Bangladesh : émeutes des ouvriers du textile (Jdd)

Bangladesh : émeutes des ouvriers du textile (Jdd) dans International bengla

Des dizaines de milliers d’ouvriers du textile au Bangladesh ont bloqué des rues, mis le feu à des usines et se sont heurtés à la police lundi, exigeant un salaire mensuel minimum équivalent à 100 dollars.

Jusqu’à 200.000 ouvriers ont manifesté lundi pour le troisième jour consécutif, selon Abdul Baten, chef de la police du district de Gazipur, près de la capitale Dacca, où plusieurs centaines d’usines textiles sont implantées.
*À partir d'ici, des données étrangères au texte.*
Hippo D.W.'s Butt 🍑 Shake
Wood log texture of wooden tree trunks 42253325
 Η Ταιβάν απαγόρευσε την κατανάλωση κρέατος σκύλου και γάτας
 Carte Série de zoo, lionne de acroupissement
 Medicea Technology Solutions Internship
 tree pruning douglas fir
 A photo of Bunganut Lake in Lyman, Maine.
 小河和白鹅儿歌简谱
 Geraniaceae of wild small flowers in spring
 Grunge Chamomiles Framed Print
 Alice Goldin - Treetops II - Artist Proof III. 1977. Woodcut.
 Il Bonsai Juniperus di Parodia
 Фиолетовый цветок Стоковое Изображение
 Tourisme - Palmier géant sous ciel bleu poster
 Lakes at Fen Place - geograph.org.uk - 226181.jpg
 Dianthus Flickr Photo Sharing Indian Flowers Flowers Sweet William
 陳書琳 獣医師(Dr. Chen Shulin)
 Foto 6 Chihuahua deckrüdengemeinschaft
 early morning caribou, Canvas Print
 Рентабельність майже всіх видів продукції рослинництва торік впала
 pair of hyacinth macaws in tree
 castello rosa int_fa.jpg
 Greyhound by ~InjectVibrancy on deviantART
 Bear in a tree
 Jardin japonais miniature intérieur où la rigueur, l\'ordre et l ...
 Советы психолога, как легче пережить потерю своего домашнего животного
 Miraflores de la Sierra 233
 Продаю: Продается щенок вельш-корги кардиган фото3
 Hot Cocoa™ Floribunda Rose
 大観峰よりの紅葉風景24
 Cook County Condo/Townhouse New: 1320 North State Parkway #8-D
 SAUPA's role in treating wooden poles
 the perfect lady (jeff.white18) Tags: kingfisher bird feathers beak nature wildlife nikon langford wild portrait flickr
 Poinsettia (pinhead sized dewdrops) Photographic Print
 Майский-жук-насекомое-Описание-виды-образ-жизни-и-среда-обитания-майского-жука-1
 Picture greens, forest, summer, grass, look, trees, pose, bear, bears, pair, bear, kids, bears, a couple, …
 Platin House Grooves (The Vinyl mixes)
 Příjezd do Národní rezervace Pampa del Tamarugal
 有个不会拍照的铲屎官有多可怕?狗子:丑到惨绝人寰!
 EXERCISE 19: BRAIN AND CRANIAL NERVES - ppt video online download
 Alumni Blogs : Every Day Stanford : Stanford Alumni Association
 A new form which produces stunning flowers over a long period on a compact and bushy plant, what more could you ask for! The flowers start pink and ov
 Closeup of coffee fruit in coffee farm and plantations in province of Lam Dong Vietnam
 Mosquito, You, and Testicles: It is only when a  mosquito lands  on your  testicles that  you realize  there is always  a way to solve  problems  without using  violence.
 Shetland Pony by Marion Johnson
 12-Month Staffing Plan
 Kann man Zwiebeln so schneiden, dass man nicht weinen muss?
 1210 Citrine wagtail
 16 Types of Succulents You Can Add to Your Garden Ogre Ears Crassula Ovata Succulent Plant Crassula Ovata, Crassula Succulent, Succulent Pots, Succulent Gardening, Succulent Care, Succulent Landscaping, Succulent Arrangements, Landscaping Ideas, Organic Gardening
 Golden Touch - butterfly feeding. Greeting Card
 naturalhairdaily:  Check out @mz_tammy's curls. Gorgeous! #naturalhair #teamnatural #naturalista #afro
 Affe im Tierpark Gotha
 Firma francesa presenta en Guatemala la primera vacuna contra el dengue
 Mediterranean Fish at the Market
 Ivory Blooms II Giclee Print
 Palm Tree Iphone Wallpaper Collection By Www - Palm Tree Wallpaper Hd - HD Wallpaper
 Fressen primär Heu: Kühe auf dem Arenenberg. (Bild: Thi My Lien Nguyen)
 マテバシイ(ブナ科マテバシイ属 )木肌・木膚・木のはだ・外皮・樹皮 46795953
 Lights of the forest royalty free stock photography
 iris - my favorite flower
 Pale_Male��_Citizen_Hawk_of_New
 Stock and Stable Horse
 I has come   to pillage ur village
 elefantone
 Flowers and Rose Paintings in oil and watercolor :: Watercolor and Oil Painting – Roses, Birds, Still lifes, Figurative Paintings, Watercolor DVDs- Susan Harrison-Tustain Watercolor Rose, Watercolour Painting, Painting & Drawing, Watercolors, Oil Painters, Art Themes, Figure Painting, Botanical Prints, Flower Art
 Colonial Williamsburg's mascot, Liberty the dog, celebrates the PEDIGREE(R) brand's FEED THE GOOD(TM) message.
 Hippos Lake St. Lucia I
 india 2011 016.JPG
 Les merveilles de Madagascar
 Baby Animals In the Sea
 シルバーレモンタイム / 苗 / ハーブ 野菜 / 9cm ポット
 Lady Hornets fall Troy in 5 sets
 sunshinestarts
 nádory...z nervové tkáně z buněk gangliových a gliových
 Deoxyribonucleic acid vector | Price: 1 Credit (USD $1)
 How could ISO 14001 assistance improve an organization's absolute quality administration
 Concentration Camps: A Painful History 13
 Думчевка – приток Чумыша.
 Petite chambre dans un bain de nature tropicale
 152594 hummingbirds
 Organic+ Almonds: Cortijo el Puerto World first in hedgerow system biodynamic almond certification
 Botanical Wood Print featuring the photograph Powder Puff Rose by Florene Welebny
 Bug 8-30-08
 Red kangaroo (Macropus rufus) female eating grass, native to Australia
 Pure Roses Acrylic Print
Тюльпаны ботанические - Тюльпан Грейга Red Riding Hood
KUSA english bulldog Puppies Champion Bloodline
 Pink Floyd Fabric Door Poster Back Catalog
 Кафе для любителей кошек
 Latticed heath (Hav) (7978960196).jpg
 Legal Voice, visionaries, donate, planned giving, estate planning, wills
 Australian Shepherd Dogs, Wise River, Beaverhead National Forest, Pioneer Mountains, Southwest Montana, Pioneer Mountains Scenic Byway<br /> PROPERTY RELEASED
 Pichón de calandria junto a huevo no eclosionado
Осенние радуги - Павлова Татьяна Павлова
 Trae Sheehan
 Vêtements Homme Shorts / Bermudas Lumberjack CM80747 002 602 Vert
Quelque 300 usines ont été fermées pour prévenir toute attaque d’usines de la part de manifestants, a précisé son adjoint, Mustafizur Rahman.

« La situation est très volatile. La police a tiré des balles en caoutchouc et des gaz lacrymogènes pour disperser les ouvriers incontrôlables », a-t-il ajouté, précisant que plusieurs dizaines d’ouvriers et quelques policiers avaient été blessés. Les manifestations contre les faibles salaires et les mauvaises conditions de travail ont secoué le secteur de l’habillement du Bangladesh depuis l’effondrement en avril du Rana Plaza, qui a tué plus de 1.100 personnes. Dans le faubourg de Savar, où l’immeuble s’est effondré, des ouvriers en colère ont mis le feu à au moins deux usines, a déclaré Reaz-Bin-Mahmood, vice-president de l’association des fabricants et exportateurs de vêtements du Bangladesh.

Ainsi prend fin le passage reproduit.